Submitted by spiritualquestions t3_10ha8gp in MachineLearning
I am beginning a problem similar to the one bellow for my work.
There is a score 1-4 (1 is bad, 4 is very good) of a persons back sprain recovery. The data we have are back sprain recovery scores recorded after two weeks, 3 months and 6 months, along with information (features) about their behavior like sleep, medications, diet, and exercise.
We want to predict there 2 week, 3 month, and 6 month back sprain recovery scores based on their initial behavior inputs. For example, given a user sleeps 8 hours a day, consumes x amount of sugar, does physical therapy 4 days a week, and takes x medication, what will there recovery scores be at 2 weeks, 3 months and 6 months?
The training data would look like:
​
Sleep Average | Medication | Days of Physical Therapy | Diet | Week 2 recovery score | Month 3 recovery score | Month 6 recovery score |
---|---|---|---|---|---|---|
9 hours per night | Advil | 4 days/ week | Healthy | 2 | 3 | 4 |
5 hours per night | None | 0 days/week | Unhealthy | 1 | 2 | 2 |
​
I want a model (or multiple models) to predict 3 values which is the 2 week, 3 month, and 6 month scores. I am not familiar with time series, but it seems like the data may be too sparse.
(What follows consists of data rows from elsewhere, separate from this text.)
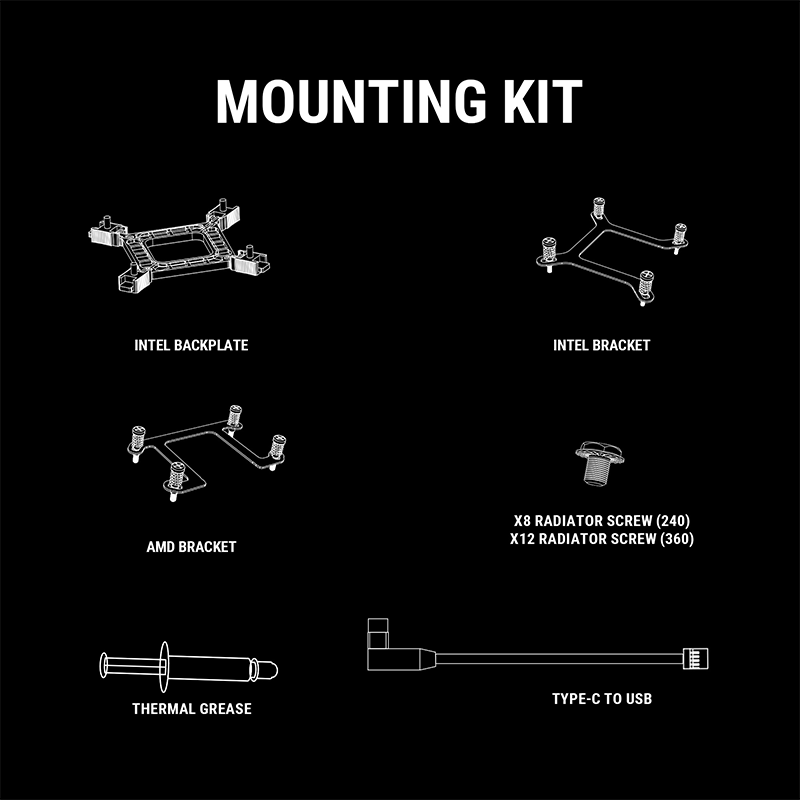 MOUNTING KIT

INTEL BACKPLATE

INTEL BRACKET

AMD BRACKET

X8 RADIATOR SCREW (240)
X12 RADIATOR SCREW (360)

THERMAL GREASE

TYPE-C TO USB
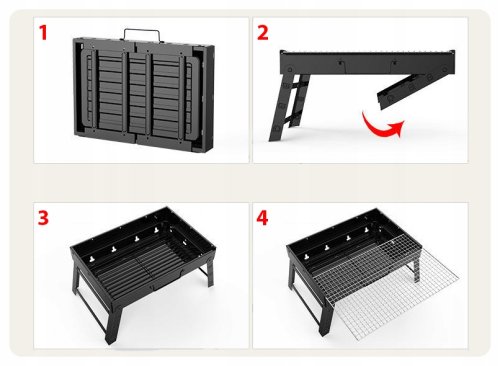 1

2

3

4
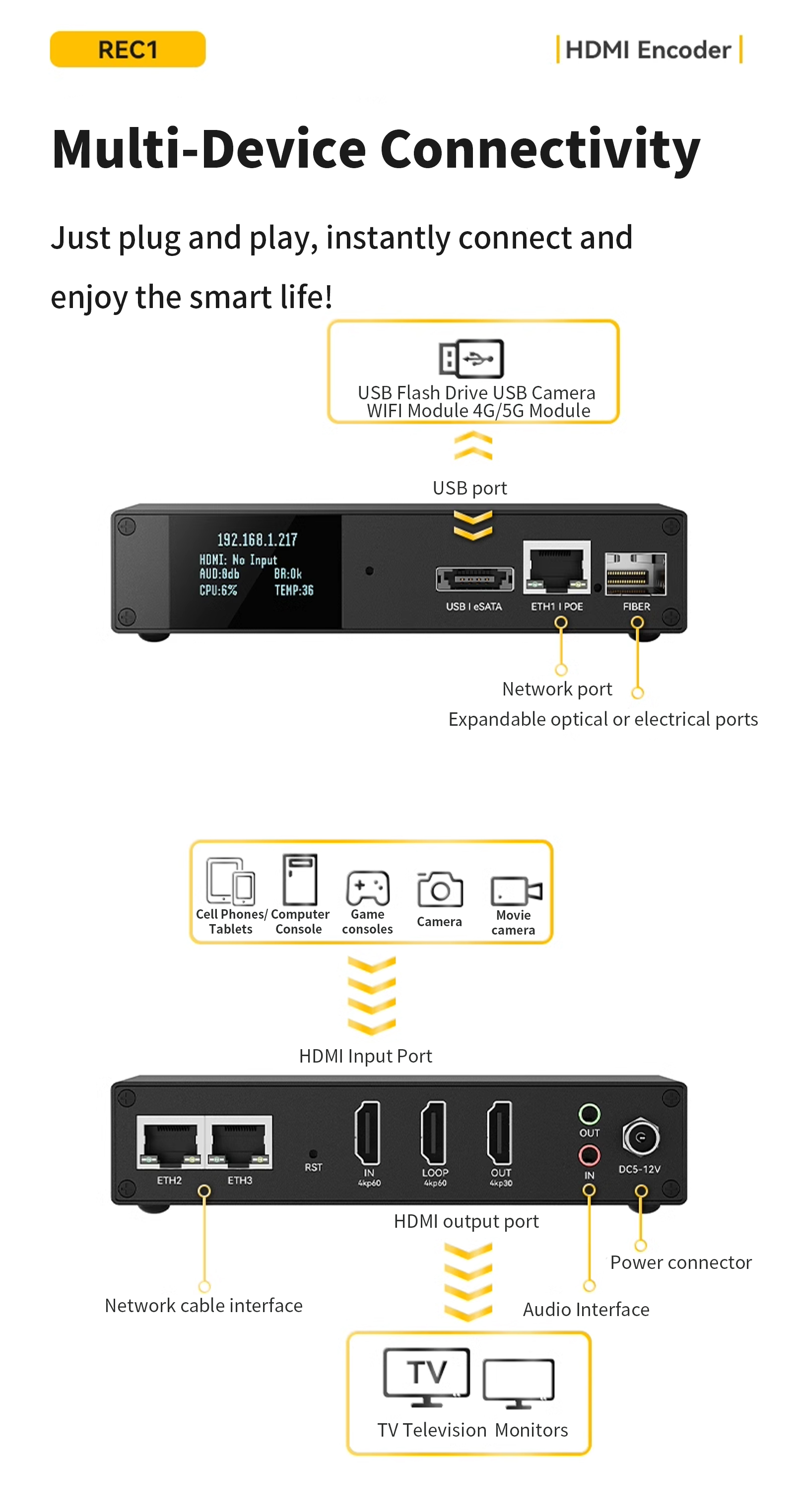 REC1

HDMI Encoder

Multi-Device Connectivity

Just plug and play, instantly connect and enjoy the smart life!

USB Flash Drive USB Camera
WIFI Module 4G/5G Module

USB port

192.168.1.217
HDMI: No Input
AUD:0db BR:0k
CPU:6% TEMP:36

USB I eSATA

ETH1 I POE

FIBER

Network port

Expandable optical or electrical ports

Cell Phones/ Tablets

Computer Console

Game consoles

Camera

Movie camera

HDMI Input Port

ETH2

ETH3

RST

IN 4kp60

LOOP 4kp60

OUT 4kp30

OUT

IN

DC5-12V

HDMI output port

Power connector

Network cable interface

Audio Interface

TV

TV Television Monitors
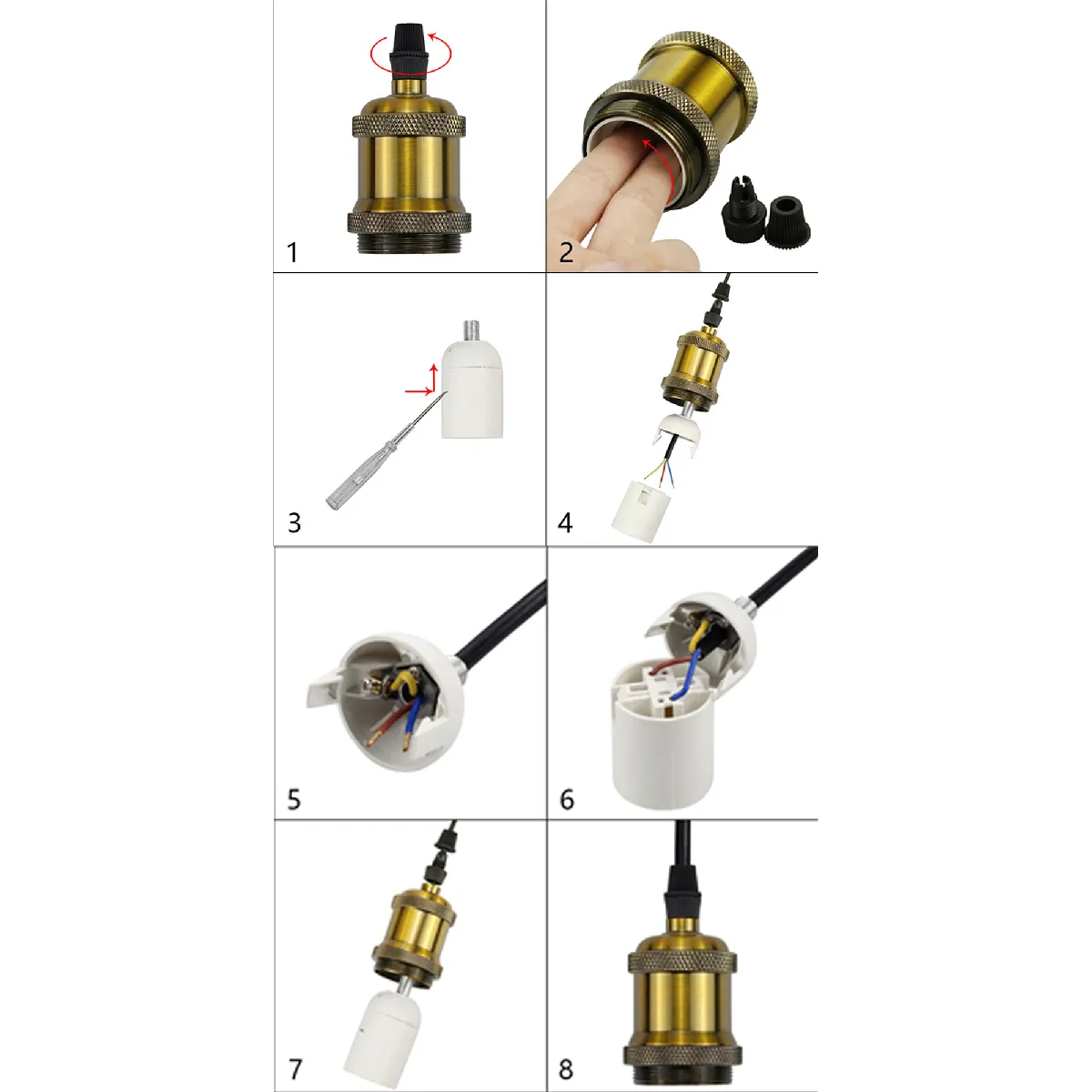 1
2
3
4
5
6
7
8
Should I be using time series here, or should I create 3 classification models?
suflaj t1_j57ce83 wrote
This looks like something for XGBoost. In that case you're looking at the
XGBRegressor
class.Your X are the first 4 features, your Y are the 3 outputs. You will need to convert the medication to a one-hot vector representation, and the diet will presumably be enumerated into whole numbers sorted by healthiness.